POR NATIONAL OCEANOGRAPHY CENTRE, SOUTHAMPTON/INSTITUTO OCEANOGRÁFICO DA UNIVERSIDADE DE SÃO PAULO
 

A Elevação do Rio Grande é uma imensa região submarina situada a 1.200 km da costa sudeste do Brasil, fora da plataforma continental jurídica do país. Fendas, platôs, montes e formações vulcânicas se estendem por 480 mil km2 – praticamente o tamanho do território da Espanha – no Atlântico Sudoeste, em profundidades que vão de 600 a 5 mil metros. Cientistas já identificaram que a área abriga uma alta diversidade de habitats e espécies, que contribuem para manter o oceano equilibrado e, por consequência, o planeta habitável, a partir de serviços ecossistêmicos como o estoque de carbono. 

Mas os ecossistemas de mar profundo, como a Elevação do Rio Grande, enfrentam uma pressão crescente pela exploração comercial de seus recursos minerais, considerados patrimônio comum da humanidade. Atualmente, há 31 contratos de exploração de países e empresas vinculadas com a Autoridade Internacional dos Fundos Marinhos (ISA, na sigla em inglês), encarregada da organização, regulação e controle das atividades minerárias no fundo do mar.

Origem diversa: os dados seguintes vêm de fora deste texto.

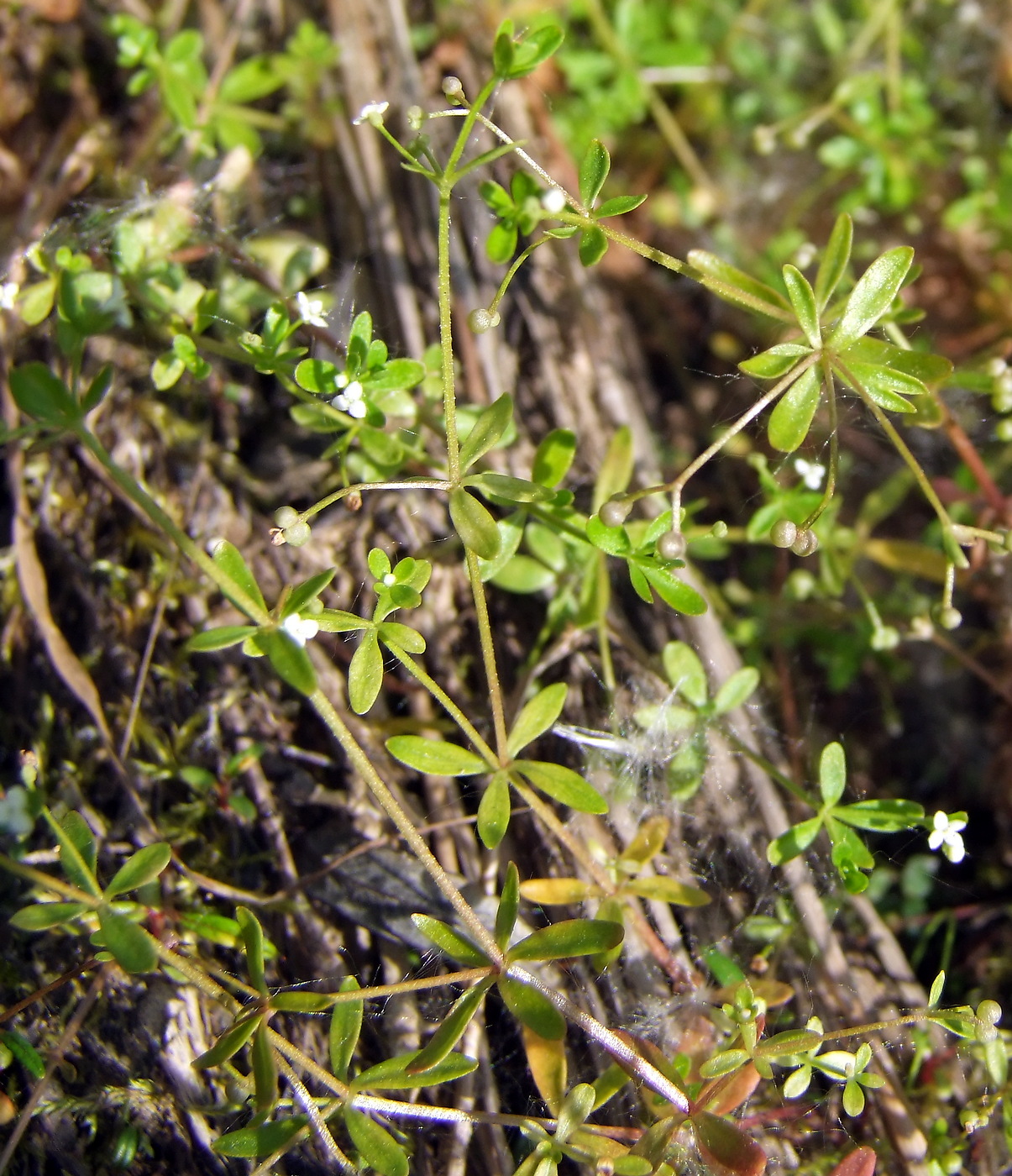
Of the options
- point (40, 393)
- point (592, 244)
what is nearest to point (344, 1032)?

Os acordos com a ISA permitem apenas a pesquisa mineral em regiões profundas do Pacífico Ocidental, do Atlântico Sul, do Índico, da Cordilheira Mesoatlântica e da Zona de Clarion-Clipperton, e envolvem a prospecção de nódulos e sulfetos polimetálicos e crostas de ferro-manganês ricas em cobalto. O futuro dessas áreas além das jurisdições nacionais dependerá das decisões tomadas pela autoridade nos próximos meses, diante da pressão pela explotação – a exploração comercial em si.

A vida no mar profundo existe na escuridão, em um sistema no qual as espécies desenvolveram mecanismos de adaptação. A luz, por exemplo, é oriunda dos próprios indivíduos por meio do fenômeno da bioluminescência – uma das características que mais impressiona Paulo Sumida, biólogo e professor do Instituto Oceanográfico da Universidade de São Paulo (IO-USP). 

A Elevação do Rio Grande é composta por fendas, platôs, montes e formações vulcânicas que se estendem por 480 mil km2 – praticamente o tamanho do território da Espanha – no Atlântico Sudoeste, em profundidades que vão de 600 a 5 mil metros. Vídeo de National Oceanography Centre, Southampton/Instituto Oceanográfico da Universidade de São Paulo
 
“Você desce com o submersível totalmente apagado, aí pisca a luz e todos os organismos começam a piscar. Parece que você se transporta para o espaço e está vendo as estrelas”, observa Sumida, que estuda a Elevação do Rio Grande desde 2013. Na época, ele integrou uma expedição do IO-USP em parceria com a Agência Japonesa de Ciência e Tecnologia da Terra e do Mar, na qual desceu a 4.200 metros de profundidade. “A percepção que fica do ambiente e da estrutura é diferente também. O mar profundo é uma caixa-preta, mas tem montanhas, morros e vulcões, habitados por organismos fantásticos.”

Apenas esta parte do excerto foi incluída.